La trota comune europea (ancora tutto da discutere se esista una “trota comune”) aveva grandi vantagggi in tal senso: molto adatta a vivere in corsi d’acqua piccoli, freddi e poveri, relativamente facile da allevare e trasportare. Un pesce capace di colonizzare ambienti estremi, molto frammentati. Poco importava che questa trota fario fosse diversa dalla indigena marmorata e che quest’ultima potesse raggiungere taglie molto maggiori rispetto alla trota alpina settentrionale.
Una marmorata difficilmente colonizzerà i torrentelli di testa bacino e se lo farà, avrà taglie paragonabili a quelle della fario. Con un piccolo “difetto”: le marmorate anche in ambiente povero tendono a essere meno voraci delle fario. Per chi pesca usando la lenza è un problema di non poco conto.

Ecco dunque che la trota nord alpina venne introdotta a Sud delle Alpi in un periodo fra 1855 e 1870 circa, espandendosi verso Sud rapidamente tanto quanto era consentito dai mezzi di allora e finendo per sovrapporre il suo areale sia a quello della trota marmorata che a quello di altre trote, per altro simili a lei morfologicamente.

In genere quando si introduce una nuova specie sorgono problemi seri. I primi sono quelli relativi a competizione per spazio e risorse trofiche. La nuova specie tende a occupare spazio e mangiare ciò che mangerebbe una specie indigena, quindi porta la specie locale a diminuire in numero. Un altro problema grosso è che spesso nuove specie portano con sé nuove malattie, magari relativamente innocue per la specie che le sopporta da millenni, ma letale per quella che non ne è mai stata afflitta. Il terzo problema riguarda l’inquinamento genetico, quando la barriera riproduttiva fra le due specie non funziona.

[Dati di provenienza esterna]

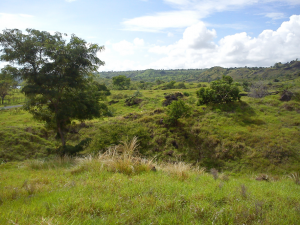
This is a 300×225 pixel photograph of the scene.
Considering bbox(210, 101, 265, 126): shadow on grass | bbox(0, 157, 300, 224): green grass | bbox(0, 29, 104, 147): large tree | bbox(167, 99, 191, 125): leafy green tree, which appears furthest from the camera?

In effetti, in senso linneano, non dovremmo chiamare “specie diverse” due taxa che sono interfecondi. Questo è quanto è accaduto con le trote in Europa: la grande diffusione di esemplari di Salmo trutta di varia origine, quelli con livrea a bolli rossi tanto per capirci, ha finito per inquinare geneticamente le popolazioni di altri Salmo, ben differenziati sul piano morfologico, ma perfettamente interfecondi con la fario nordica.

Ora, il problema cui ci troviamo di fronte è che a distanza di 150 anni circa dall’inizio del processo di “miglioramento” faunistico, abbiamo perso una parte consistente della diversità biologica su scala continentale. Le popolazioni di trota marmorata sono inquinate in gran parte del suo areale, altrettanto vale per le popolazioni di trota macrostigma e di trota “fario mediterranea” della penisola italiana. Non conosco lo stato delle popolazioni balcaniche, ma suppongo siano in condizioni simili.

Se su piccola scala, parlando del bacino di un fiume come il Tagliamento, l’introduzione della trota fario avrebbe in linea di principio aumentato la diversità biologica (una specie in più) alla fine del processo il rischio è quello di avere in Europa una sola trota, perdendo a tutti gli effetti almeno tre specie, o comunque taxa, ben caratterizzati e tipici di altrettanti territori.

La tutela delle popolazioni indigene, si tratti di animali o di vegetali, è dunque un modo per conservare l’identità biologica del territorio, quell’insieme di lineamenti biologici che lo rendono unico e diverso da tutto il resto del mondo. Credo che la necessità di questa salvaguardia non possa essere messa in discussione, anche se tutt’ora la mentalità ottocentesca domina il dibattito fra biologi e utilizzatori del territorio, con questi ultimi propensi a perseverare nelle transfaunazioni.

L’identità biologica è certamente una delle ricchezze del nostro mondo, un patrimonio il cui valore reale non è neppure immaginabile, anche in termini di vantaggi diretti per l’uomo nel futuro.